Our mental development is, Gopnik argues, more like a metamorphosis than an incremental process of growth, so we butterflies can boast precious little understanding of the caterpillars in our strollers.
To see what is really happening in their heads, we need grown-up science, in the form of cunningly designed and rigorously executed experiments -- supplemented, where possible, with brain scans.
Thanks to such work, it seems we can now get over some of the false or misleading ideas about childhood inherited from Sigmund Freud and Jean Piaget, the pioneer of developmental psychology.
They maintained, for example, that small children cannot discriminate between truth and fiction -- a verdict with which it is all too easy to concur when you have just been informed by a pint-size superhero in a cape that there is a fire-breathing dinosaur in the laundry basket. But it turns out that even two- and three-year-olds are very good at telling pretence from reality.
The experiments described by Gopnik are pretty convincing on this point (though here and elsewhere in her book it would have been interesting to hear more about how exactly Freud and Piaget managed to go so wrong).
When children are playing, they know they are just playing. Yet play is a very serious business, as Montaigne recognized: without the luxury of a uniquely long period of dependence on adults, in which we can afford to explore the world with unfettered imaginations, we would never learn how to be the most knowledgeable and powerful creatures on the planet.

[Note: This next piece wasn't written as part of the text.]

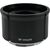 LAOWA Venus Optics Baioneta Intercambiável para 15mm T4.8 Zero-D Shift Cinema - Canon RF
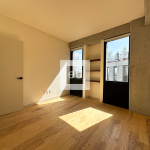 FOTOFRAME 35 – Espacios Urbanos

A recurring theme of Gopnik's is the idea that playful immersion in freely conjured hypothetical worlds is what teaches us to make sense of the real one.
She describes, for instance, how small children's grasp of "counterfactual" situations enables them to calculate the probabilities of alternative courses of action.
She also discusses the invisible friends -- most often found in the imaginations of children between the ages of two and six -- who seem to help youngsters learn how to interpret the actions of others. Children who have imaginary friends tend to be better at predicting the thoughts and feelings of actual people. Autistic children almost never create imaginary friends or engage in any kind of pretend play.
It used to be held that small children are not only irrational but also immoral and egotistical.
Again, we may have been doing them an injustice. The notion that moral ideas develop only in adolescence -- as Piaget, for one, claimed -- appears to be wrong.
Even children as young as two can grasp the difference between moral rules, which are intended to avoid harm ("Don't hurt other kids"), and merely convenient regulations ("Take off your dirty shoes at the door").
Tellingly, small children recognize that it would not be OK to hurt another child even if a teacher said it was.
This does not, of course, prevent the little devils from lashing out on occasion, but such bad behavior seems to be a matter of undeveloped self-control rather than a psychopathic lack of moral concepts.
In the 1980s and 1990s, Gareth Matthews, a professor of philosophy at the University of Massachusetts, made a strong case for regarding young children as natural-born philosophers.
Gopnik's surprising claim about the importance of children to philosophy is not that they ask the same questions as grown-up professors, but that thinking about children can somehow provide the answers the professors want.